TEXTE CITÉ:
====
Le Ross River Dena Council (le « RRDC ») a présenté, au nom des Kaska, une demande de révision judiciaire de la décision, faisant valoir que le processus de consultation était inadéquat, en particulier à l’égard de la faisabilité économique du projet et des possibles effets négatifs que celui-ci pourrait avoir sur le territoire traditionnel des Kaska.

La décision du tribunal de première instance

La Cour suprême du Yukon a estimé que les décisionnaires avaient généralement respecté leur obligation de consultation et d’accommodement des Kaska, sauf en ce qui concerne le traitement des observations écrites que ceux-ci ont présentées au sujet des modifications à apporter aux conditions générales proposées par le CE, que les Kaska ont transmises aux décisionnaires le jour précédant la date de leur décision.

La Cour suprême a jugé que les décisionnaires avaient à la fois une obligation de consultation en vertu de la common law et une obligation de consultation en vertu de la loi LEESY. Elle a estimé que les décisionnaires avaient fourni les raisons justifiant le fait qu’ils s’étaient appuyés sur le processus de la loi LEESY et que leurs consultations s’étaient étendues au-delà des limites formelles de ce processus. De plus, elle a conclu que les consultations avec les Kasla avaient été suffisamment approfondies et raisonnables, que les décisionnaires avaient été attentifs aux préoccupations soulevées par les Kaska, qu’ils les avaient entendues et qu’ils avaient essayé d’y répondre.

Toutefois, la Cour suprême a conclu que les décisionnaires avaient manqué à leur obligation de consultation concernant les observations écrites des Kaska parce qu’aucun dialogue direct n’avait eu lieu avec les Kaska à ce propos avant la décision. La Cour suprême a annulé la décision précisément pour ouvrir la voie à des consultations portant sur ces observations.

Le RRDC a porté cette décision en appel, faisant valoir que les décisionnaires n’avaient pas respecté l’obligation de consultation sur la faisabilité économique du projet.

La décision de la Cour d’appel

La Cour d’appel a accueilli l’appel, estimant que les consultations des Kaska par les décisionnaires concernant la faisabilité économique du projet n’étaient pas adéquates. Elle a écarté la décision et ordonné le renvoi du dossier aux décisionnaires afin d’examiner les préoccupations des Kaska au sujet de la faisabilité économique du projet.

Tout d’abord, la Cour d’appel a jugé qu’il était déraisonnable pour les décisionnaires de conclure que le processus de la loi LEESY ne comprenait pas la question de la faisabilité économique. Elle a souligné que l’objectif de la loi LEESY comprend la prise en compte des effets socioéconomiques des projets et l’assurance de la participation des « Indiens du Yukon » au processus d’évaluation.[5] La loi LEESY exige également la prise en considération des intérêts et des points de vue des Premières Nations de manière « approfondie et équitable ».[6] Elle a conclu que le refus des décisionnaires de prendre des engagements à l’égard de la faisabilité économique avant d’approuver le projet était en contradiction avec le texte, le contexte et l’objectif de la loi LEESY. Par ailleurs, la Cour d’appel a souligné que l’obligation de consultation en vertu de la common law n’était pas limitée par la loi LEESY, et que les préoccupations des Kaska, compte tenu de l’échec des autres projets d’exploitation minière ayant eu lieu au Yukon, étaient effectivement un sujet que les décisionnaires devaient prendre en considération en vertu de l’obligation de consultation prévue par la common law.
====
Révisez l'extrait sur la consultation des Kaska. Recopiez-le à partir des mots « La décision du » jusqu'à « de leur décision. » inclus, en remplaçant « décisionnaires » par « décideurs ».
====
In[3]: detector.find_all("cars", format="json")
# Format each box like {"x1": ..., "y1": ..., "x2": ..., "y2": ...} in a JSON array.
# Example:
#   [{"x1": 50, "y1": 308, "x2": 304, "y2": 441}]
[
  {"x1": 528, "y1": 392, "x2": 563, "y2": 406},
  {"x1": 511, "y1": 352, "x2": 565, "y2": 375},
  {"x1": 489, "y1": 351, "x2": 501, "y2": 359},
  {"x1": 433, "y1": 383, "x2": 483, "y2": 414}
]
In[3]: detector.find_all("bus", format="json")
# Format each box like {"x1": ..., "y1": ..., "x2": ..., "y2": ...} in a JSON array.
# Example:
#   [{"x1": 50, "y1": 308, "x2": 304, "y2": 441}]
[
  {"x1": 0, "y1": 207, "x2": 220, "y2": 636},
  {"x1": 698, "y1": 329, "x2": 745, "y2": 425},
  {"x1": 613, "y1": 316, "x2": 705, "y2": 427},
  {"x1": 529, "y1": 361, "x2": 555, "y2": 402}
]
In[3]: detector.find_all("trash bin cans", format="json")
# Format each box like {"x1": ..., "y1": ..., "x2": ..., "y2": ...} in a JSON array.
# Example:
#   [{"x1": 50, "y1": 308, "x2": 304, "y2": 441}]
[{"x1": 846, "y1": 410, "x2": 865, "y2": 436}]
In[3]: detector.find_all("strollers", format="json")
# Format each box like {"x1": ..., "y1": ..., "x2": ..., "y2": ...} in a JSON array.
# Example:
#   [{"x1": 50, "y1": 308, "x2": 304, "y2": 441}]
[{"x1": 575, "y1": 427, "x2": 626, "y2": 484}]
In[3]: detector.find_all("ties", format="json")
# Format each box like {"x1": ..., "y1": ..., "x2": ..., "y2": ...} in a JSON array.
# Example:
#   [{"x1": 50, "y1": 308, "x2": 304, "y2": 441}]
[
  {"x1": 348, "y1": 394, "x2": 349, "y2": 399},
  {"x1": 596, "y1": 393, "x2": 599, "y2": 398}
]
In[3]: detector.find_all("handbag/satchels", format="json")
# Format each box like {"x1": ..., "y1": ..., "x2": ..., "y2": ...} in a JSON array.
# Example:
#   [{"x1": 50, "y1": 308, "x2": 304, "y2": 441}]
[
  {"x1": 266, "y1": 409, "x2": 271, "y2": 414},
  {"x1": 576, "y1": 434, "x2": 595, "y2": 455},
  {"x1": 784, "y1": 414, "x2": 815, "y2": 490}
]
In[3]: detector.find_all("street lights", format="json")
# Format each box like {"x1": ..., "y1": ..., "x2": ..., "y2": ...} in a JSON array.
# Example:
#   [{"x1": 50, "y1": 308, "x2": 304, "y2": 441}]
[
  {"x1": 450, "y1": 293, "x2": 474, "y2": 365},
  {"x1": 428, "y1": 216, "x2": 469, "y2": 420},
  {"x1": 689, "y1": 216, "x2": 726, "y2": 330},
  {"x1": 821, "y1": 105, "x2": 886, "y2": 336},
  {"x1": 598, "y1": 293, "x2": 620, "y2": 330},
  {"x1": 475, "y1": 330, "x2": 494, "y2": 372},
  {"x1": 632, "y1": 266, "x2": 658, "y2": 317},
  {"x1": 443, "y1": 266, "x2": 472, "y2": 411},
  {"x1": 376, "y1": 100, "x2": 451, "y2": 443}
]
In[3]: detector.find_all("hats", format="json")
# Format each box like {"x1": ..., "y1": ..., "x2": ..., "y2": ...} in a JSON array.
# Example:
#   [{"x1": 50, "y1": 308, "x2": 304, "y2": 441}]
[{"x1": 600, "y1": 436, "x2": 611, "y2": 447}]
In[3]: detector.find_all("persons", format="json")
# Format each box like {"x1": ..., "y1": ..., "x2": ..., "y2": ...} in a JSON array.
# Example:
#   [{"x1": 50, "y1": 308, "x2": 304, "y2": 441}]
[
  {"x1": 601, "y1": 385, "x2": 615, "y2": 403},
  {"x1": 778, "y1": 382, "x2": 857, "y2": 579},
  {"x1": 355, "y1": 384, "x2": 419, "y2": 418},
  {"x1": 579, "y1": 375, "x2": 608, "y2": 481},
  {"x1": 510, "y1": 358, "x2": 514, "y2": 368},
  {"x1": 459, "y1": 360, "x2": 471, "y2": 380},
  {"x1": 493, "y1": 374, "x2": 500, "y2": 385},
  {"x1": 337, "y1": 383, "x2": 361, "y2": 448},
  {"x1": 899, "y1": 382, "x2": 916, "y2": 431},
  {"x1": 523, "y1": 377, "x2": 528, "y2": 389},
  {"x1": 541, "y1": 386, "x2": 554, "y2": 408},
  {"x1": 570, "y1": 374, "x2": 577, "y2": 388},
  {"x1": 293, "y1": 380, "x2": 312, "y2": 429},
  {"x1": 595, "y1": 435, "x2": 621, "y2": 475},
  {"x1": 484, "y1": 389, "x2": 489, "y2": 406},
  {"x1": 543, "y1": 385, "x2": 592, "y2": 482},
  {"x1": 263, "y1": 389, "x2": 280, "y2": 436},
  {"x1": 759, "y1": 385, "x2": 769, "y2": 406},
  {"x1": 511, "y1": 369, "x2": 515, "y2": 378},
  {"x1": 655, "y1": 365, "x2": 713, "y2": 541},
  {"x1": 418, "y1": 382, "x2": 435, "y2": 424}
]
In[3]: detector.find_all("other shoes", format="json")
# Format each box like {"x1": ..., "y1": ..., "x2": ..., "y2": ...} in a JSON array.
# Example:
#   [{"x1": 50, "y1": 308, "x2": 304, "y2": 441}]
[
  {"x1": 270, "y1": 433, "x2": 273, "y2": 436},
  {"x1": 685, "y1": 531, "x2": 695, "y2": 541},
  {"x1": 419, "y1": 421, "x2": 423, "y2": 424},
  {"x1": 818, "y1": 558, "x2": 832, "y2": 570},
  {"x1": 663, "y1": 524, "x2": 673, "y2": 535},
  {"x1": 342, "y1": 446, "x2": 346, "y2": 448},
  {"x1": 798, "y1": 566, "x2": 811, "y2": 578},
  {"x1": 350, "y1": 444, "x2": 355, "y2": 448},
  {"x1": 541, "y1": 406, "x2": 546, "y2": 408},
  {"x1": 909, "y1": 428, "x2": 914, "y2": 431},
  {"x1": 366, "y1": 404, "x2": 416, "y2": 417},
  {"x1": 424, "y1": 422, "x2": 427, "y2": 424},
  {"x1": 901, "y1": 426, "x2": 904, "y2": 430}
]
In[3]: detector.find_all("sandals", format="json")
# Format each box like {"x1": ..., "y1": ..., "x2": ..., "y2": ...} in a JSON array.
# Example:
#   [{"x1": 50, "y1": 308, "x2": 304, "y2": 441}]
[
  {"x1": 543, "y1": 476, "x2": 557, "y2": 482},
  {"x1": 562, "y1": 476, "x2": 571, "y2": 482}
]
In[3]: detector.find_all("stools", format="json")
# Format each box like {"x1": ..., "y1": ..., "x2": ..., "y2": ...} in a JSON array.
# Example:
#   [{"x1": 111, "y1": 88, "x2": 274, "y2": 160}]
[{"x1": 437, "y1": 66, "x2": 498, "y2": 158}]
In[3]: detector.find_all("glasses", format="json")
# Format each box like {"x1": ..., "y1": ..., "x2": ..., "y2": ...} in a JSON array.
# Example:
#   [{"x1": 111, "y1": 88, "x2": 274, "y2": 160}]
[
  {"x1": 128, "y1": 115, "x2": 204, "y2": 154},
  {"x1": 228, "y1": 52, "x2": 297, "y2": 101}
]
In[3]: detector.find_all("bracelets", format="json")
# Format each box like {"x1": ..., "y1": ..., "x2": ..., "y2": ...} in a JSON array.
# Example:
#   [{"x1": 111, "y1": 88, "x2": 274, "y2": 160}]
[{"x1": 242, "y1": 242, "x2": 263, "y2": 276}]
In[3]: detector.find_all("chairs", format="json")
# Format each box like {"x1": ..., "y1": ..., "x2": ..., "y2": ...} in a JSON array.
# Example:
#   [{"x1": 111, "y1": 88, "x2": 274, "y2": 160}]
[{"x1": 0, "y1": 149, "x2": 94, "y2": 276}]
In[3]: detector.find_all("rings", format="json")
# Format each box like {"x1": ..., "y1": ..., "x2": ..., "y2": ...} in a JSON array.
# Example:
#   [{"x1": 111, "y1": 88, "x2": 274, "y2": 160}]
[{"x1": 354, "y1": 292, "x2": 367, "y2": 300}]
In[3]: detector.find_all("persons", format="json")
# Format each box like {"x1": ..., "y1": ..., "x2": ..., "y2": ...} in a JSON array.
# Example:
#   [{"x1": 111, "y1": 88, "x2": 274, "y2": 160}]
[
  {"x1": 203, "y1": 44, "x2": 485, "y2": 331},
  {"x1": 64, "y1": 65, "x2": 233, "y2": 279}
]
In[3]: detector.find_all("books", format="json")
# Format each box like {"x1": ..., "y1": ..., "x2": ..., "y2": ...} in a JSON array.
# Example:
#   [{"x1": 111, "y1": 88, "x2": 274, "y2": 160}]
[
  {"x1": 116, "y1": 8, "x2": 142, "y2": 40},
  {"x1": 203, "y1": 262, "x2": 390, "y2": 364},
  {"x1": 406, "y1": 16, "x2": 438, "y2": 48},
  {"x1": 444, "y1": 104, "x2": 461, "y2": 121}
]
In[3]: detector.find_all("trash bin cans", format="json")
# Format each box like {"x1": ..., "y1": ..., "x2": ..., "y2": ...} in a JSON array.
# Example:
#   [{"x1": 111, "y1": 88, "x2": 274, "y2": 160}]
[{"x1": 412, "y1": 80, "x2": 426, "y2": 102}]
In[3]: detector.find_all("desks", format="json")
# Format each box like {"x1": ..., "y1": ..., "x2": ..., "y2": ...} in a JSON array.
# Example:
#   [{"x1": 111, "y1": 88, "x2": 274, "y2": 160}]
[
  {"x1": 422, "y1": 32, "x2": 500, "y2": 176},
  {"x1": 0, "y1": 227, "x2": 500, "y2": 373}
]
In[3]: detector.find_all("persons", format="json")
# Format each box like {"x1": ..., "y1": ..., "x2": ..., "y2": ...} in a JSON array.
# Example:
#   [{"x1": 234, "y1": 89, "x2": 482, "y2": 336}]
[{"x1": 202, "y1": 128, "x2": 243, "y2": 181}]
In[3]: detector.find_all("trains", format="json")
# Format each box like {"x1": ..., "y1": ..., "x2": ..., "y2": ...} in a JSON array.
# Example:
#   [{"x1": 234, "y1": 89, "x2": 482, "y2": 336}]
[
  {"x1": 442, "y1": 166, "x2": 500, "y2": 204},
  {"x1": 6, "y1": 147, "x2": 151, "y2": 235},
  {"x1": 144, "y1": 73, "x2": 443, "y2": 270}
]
====
SOLUTION RÉDIGÉE:
La décision du tribunal de première instance

La Cour suprême du Yukon a estimé que les décideurs avaient généralement respecté leur obligation de consultation et d’accommodement des Kaska, sauf en ce qui concerne le traitement des observations écrites que ceux-ci ont présentées au sujet des modifications à apporter aux conditions générales proposées par le CE, que les Kaska ont transmises aux décideurs le jour précédant la date de leur décision.